It can be argued that the cane has been used since the dawn of man. It has been a useful tool and faithful companion of man as an implement and as support. The use and significance of walking sticks can be seen throughout ancient history.
In biblical history, the rod and staff were valuable tools to the shepherds. The rod was a stick about a yard long with a knob on the top end, while the staff resembled the modern cane. Additionally, accounts indicate that sometime after 1451 BC, Moses and Aaron showcase the power of God through the use of a “rod” or “staff”. In Hebrew this frequently refers to a wooden cane employed to assist in walking or standing. This also often refers to authority and power and the Hebrew word for “rod” or “staff” is also translated to the word “tribe” because each tribe had its own unique staff identifying them. The staff appears in the Psalms also.
In ancient Egypt, the first known cane, a simple, straight walking stick, appears around 1900 BC. Canes are depicted in ancient hieroglyphics. The crook, a type of walking stick, was one of the implements associated with the ancient Egyptian god, Osiris. Walking sticks were carried by pharaohs. Not only was the tool used in life, but it was meant to be used in death as well. In the tomb of King Tutankhamen was discovered over 130 walking sticks dating back to the year 1358 BC. Walking sticks were also carried by dignitaries, civil servants, priests, and even servants. Likewise, in other areas, like Persia, the cane was a royal or ceremonial article. Indeed, in Persia, the holding out of the scepter by the king was a gesture of clemency.

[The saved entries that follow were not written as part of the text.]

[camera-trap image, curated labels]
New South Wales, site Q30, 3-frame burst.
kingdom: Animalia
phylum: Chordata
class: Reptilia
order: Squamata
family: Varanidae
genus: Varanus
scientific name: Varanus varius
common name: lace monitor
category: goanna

In ancient Greece they appear to have first been utilitarian creations, and then later evolve to become statements of fashion, and then of status. In Rome, all men carried walking sticks. In time, they became decorated, some with precious stones. The cane was also used as a symbol of rank and leadership. In the world of the warrior, the cane was used to indicate rank, used as an object of punishment, to declare war, and to declare peace. The cane is even featured in Greek mythology, carried by some the gods such as Hermes, Dionysus, Athena, and others, and was the answer to the riddle posed by the Sphinx and solved by Oedipus.
In another instance of the use of the cane is seen in perhaps the first record of the use of a gadget cane, two Byzantine priests smuggled silkworms out of China in hollow walking sticks. These silkworms were brought into southern Europe, where a silk factory was established for the manufacture of silk cloth.
Thus, we can see the prevalence of the cane, or walking stick, in ancient world history. The cane has significance in the Bible and Greek mythology, and plays a role in ancient society. Today, while the collectible cane can be viewed as a possible indication of wealth, and as a result, a type of status, most often the walking stick is seen in a utilitarian sense, assisting with mobility.